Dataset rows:
— BEGIN —
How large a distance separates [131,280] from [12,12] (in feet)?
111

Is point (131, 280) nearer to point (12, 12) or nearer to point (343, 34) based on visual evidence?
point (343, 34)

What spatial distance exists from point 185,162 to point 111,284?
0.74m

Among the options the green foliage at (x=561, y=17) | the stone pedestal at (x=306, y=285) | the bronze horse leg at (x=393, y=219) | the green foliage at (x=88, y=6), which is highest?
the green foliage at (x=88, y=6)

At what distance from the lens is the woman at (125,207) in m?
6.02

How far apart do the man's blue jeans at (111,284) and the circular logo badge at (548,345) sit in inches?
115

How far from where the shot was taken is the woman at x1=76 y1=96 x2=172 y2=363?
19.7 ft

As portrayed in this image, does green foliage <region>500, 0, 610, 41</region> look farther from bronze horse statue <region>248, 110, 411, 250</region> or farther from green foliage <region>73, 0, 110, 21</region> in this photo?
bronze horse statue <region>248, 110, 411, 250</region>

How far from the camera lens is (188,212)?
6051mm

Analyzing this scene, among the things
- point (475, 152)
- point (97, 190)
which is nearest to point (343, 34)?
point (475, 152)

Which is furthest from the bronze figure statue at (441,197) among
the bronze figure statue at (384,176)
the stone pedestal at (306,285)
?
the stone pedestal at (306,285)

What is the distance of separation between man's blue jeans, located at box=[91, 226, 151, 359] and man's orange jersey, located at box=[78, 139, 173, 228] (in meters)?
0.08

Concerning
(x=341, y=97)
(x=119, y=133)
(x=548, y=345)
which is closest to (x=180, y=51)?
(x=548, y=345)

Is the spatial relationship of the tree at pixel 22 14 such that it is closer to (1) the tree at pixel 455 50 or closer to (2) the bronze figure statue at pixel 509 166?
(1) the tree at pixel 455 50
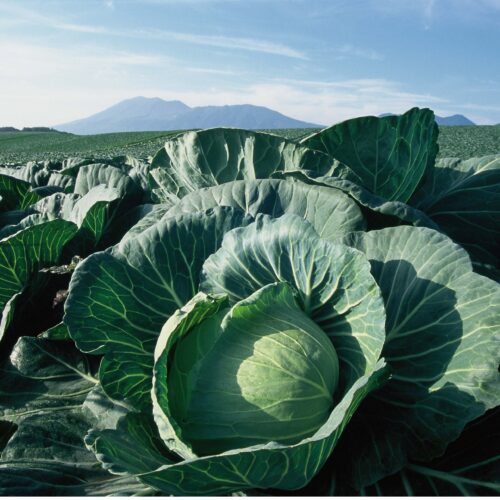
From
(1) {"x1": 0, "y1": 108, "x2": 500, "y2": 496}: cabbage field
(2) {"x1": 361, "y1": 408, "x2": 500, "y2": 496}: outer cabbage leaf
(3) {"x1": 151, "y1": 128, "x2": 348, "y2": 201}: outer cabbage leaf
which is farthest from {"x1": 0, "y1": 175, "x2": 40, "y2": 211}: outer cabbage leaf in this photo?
(2) {"x1": 361, "y1": 408, "x2": 500, "y2": 496}: outer cabbage leaf

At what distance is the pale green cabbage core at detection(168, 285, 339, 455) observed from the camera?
132 centimetres

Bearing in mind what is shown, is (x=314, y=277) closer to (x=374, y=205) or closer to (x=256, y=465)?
(x=374, y=205)

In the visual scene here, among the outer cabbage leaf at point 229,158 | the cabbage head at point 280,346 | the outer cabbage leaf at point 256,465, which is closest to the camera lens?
the outer cabbage leaf at point 256,465

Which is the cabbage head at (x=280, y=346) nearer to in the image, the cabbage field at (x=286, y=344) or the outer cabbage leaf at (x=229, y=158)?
the cabbage field at (x=286, y=344)

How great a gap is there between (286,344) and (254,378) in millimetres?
113

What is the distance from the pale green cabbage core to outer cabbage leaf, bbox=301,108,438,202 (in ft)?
2.52

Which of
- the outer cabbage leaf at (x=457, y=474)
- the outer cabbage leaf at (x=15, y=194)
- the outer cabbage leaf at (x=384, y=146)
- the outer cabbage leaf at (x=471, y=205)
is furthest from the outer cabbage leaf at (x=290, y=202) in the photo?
the outer cabbage leaf at (x=15, y=194)

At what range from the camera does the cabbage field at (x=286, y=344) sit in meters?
1.32

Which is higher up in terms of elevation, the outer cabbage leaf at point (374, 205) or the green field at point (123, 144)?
the outer cabbage leaf at point (374, 205)

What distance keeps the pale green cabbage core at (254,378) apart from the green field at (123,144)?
24.7 metres

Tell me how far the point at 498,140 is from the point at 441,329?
→ 33350 mm

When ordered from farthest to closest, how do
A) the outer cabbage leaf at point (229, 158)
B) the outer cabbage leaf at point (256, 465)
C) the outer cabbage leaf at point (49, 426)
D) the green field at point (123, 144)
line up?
1. the green field at point (123, 144)
2. the outer cabbage leaf at point (229, 158)
3. the outer cabbage leaf at point (49, 426)
4. the outer cabbage leaf at point (256, 465)

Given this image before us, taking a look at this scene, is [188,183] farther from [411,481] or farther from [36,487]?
[411,481]

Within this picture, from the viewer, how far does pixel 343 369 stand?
1.46 m
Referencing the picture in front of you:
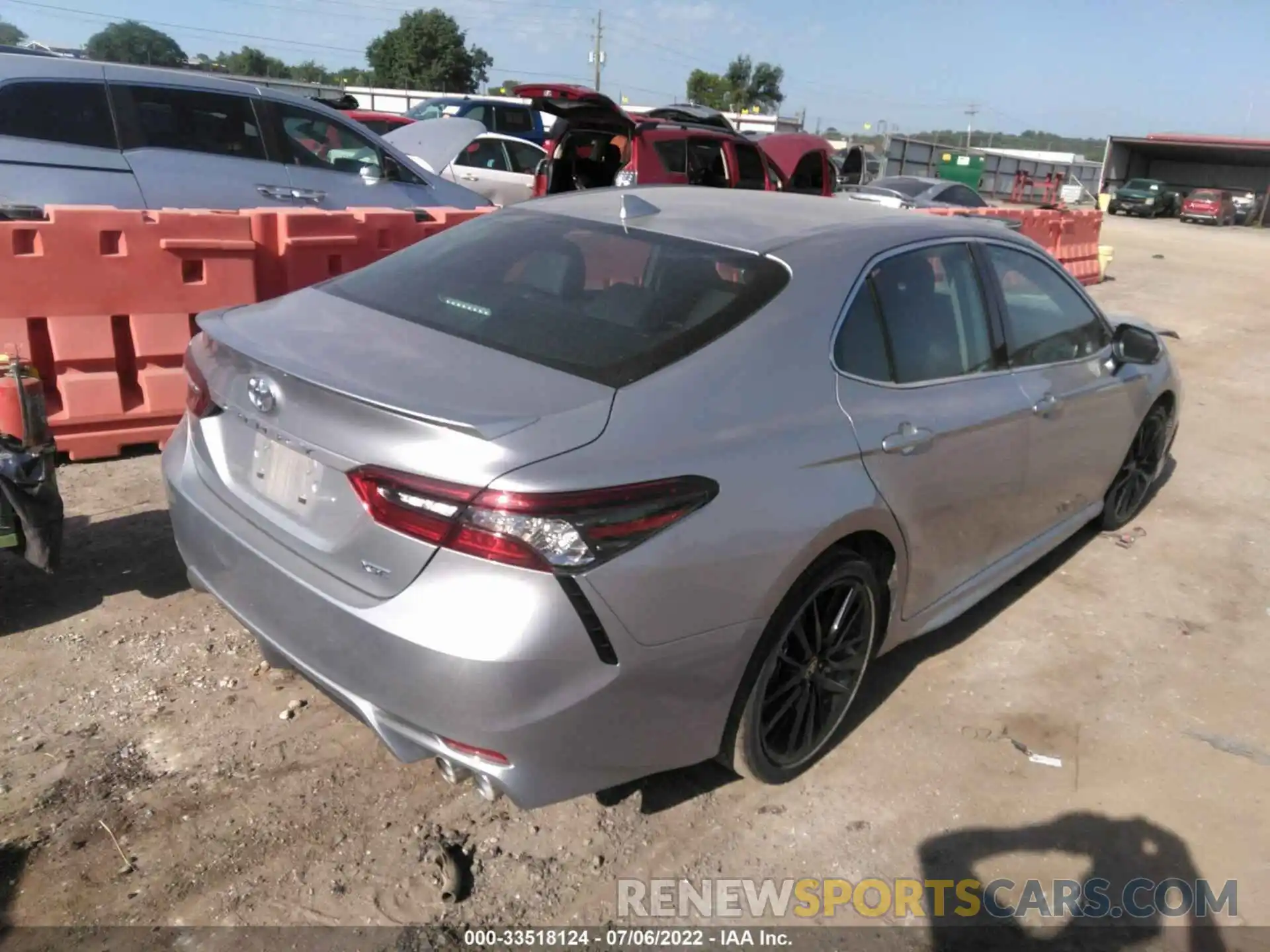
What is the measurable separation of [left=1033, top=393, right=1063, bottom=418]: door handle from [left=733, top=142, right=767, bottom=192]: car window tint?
8.49 meters

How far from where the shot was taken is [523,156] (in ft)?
47.6

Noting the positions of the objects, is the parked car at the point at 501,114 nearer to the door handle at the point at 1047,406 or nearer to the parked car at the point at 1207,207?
the door handle at the point at 1047,406

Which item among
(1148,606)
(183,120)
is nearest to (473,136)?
(183,120)

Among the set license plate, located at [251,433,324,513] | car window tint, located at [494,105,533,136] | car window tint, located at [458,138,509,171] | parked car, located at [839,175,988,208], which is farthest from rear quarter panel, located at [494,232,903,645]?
car window tint, located at [494,105,533,136]

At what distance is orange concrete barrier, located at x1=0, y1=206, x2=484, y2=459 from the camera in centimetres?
482

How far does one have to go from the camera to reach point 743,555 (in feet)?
8.05

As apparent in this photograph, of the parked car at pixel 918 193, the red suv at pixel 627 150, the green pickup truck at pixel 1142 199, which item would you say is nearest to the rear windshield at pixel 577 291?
the red suv at pixel 627 150


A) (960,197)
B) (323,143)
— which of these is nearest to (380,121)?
(323,143)

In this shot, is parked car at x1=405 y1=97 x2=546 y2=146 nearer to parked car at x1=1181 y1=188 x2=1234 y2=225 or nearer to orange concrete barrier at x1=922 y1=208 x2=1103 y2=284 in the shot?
orange concrete barrier at x1=922 y1=208 x2=1103 y2=284

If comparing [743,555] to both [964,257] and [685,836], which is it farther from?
[964,257]

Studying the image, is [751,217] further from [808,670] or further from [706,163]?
[706,163]

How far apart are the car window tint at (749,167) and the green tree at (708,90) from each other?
2651 inches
— END —
Reproduce verbatim the lines of the listing starting at the line containing "When ordered from farthest to closest, how do" and ending at the line containing "2. the outer cabbage leaf at point (229, 158)".

When ordered from farthest to closest, how do
A) the outer cabbage leaf at point (229, 158)
B) the outer cabbage leaf at point (256, 465)
C) the outer cabbage leaf at point (49, 426)
D) the green field at point (123, 144)
line up?
1. the green field at point (123, 144)
2. the outer cabbage leaf at point (229, 158)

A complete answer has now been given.